QUOTED PASSAGE
------

Hilary - that is a great question.  One way to deal with this is to maintain a common structure to your comp plans YoY by creating buckets that don't change, but can accommodate your shifting strategy/products.  For example, you could have a sales rep structure that is 50% Revenue, 25% Gross Profit, 25% New Business.  This structure doesn't change, but each year you adjust the design of each component to fit your new business needs.

I think there's also a cultural/communication aspect to this.  If you explain to your sales team that you are in a rapidly shifting environment and that change and adaptation are keys to success, you can help increase buy in when you do have to change every year.  This can prevent the sales team from misperceiving the constant changes as poor management, etc.

Shiva Ranjani: David, how should someone equip themselves if they want to step up to strategy level considering they have a good understanding on the execution side.

David Miller: 

Thanks Shiva.  In my own career, the best way to do this has centered on my learning more about the actual business of my employer.  It is easy as a sales comp professional to be a bit detached from the actual strategy of the company.  We don't usually interact with customers, and sales incentives are downstream in the flow of sales data.  It will probably take some initiative to get exposure to other areas of the business, but the more you can gain experience here, the better able you can begin to offer strategic support to sales leadership.

I would recommend starting with areas that are adjacent to sales compensation.  If you are housed in HR in your role, start learning more about recruiting/sourcing or base compensation.  If you are housed within sales, start getting involved in sales enablement, territory management, etc.

------

PROMPT
In the sales compensation Q&A, what example split does the text give for a sales rep comp plan structure?

(Scene geometry reasoning data)
------

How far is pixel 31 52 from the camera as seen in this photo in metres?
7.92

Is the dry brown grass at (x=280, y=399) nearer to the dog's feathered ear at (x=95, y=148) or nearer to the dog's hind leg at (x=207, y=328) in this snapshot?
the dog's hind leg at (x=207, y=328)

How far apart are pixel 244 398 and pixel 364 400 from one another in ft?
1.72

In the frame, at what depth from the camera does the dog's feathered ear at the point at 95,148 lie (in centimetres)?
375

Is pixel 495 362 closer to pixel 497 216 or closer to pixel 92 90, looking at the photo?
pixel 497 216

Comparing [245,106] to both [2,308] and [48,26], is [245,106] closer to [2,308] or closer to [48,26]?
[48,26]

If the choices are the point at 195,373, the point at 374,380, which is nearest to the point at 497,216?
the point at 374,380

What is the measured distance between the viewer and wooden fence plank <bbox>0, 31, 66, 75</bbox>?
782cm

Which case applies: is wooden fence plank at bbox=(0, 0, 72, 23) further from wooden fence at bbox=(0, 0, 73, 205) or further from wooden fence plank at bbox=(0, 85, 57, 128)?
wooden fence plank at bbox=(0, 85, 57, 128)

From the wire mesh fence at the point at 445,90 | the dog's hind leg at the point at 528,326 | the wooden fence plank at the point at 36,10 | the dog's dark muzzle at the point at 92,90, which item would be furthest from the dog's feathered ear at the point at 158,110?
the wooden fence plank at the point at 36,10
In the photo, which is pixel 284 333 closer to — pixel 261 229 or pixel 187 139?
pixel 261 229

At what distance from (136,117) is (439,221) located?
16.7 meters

------

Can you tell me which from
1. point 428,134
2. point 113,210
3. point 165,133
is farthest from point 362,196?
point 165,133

------

WORKED SOLUTION
50% Revenue, 25% Gross Profit, and 25% New Business.